The numbers are disappointing.

According to a Fulton County document, as of May 6, regarding the county’s emergency rental/utilities assistance program for individuals impacted by the COVID-19 pandemic and paid for with federal coronavirus relief funds, a total of 17,705 landlord and tenant applications have been filed, with 7,260 in progress and 10,444 submitted. Of the ones in progress, 38 were withdrawn, 5,195 were denied and only 175 were approved, with 133 paid and 24 pending payment.

Roach, Anna rgb

Anna Roach

A total of $708,000 has been expended out of a budget of $18.0 million, with $665,025 in rent (out of a budget of $15.2 million) and $42,703 in utilities paid out of a budget of $1.0 million). The administrative cost is $1.8 million, and only $300,000 has been expended so far. The county has received 14,320 calls, with 10,171 answered and 3,621 abandoned.
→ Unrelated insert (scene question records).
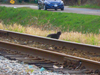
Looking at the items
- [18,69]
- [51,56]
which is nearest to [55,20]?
[51,56]

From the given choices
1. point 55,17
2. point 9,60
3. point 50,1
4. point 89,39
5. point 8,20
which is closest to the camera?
point 9,60

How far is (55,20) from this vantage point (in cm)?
1691

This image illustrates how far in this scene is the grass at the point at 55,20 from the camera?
46.9 feet

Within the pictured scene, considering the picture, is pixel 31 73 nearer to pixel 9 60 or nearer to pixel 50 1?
→ pixel 9 60

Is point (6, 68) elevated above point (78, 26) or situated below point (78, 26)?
above

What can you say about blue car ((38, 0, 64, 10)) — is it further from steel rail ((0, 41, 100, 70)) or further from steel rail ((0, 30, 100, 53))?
steel rail ((0, 41, 100, 70))

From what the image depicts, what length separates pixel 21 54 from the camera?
797 centimetres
But the county has some excuses for the fact that so little funds have been given out so far and is working to resolve other issues, Fulton COO Anna Roach said.

“These are large numbers at the top of this slide, but quite frankly, as we received these applications and did our mass denials for (applicants from) the city of Atlanta and outside of our jurisdictions, we’re now looking at a more manageable number to adjudicate,” Roach said, referring to the fact that Atlanta has its own rental/utilities program since it received separate COVID-19 relief funds.

“One of the other things we talked about earlier as well are the challenges around case-managing the applications through the application process and the somewhat unexpected challenges we got into in terms of applications having mismatched names on the lease, etc. So one of the things we did to address that issue is engage a firm … to come in and augment the staff that we had to help us work through those applications and get them to the point where we could adjudicate and approve them quicker than we had been able to do in the past. We’re very excited to have them on board. They started yesterday.”

Roach provided an update on the program at the Fulton Board of Commissioners’ May 7 monthly mayors meeting, which was held virtually due to the COVID-19 pandemic. At the board’s May 5 meeting, at least two commissioners raised concerns about the fact that so little funds for the program had been given to those who needed them.

“It’s really frustrating to see those numbers, and we know there are folks out there who need assistance,” District 1 Commissioner Liz Hausmann said. “Also, there’s a bucket of (federal stimulus) money to support arts funding, $135 million. So I hope we can provide that soon.”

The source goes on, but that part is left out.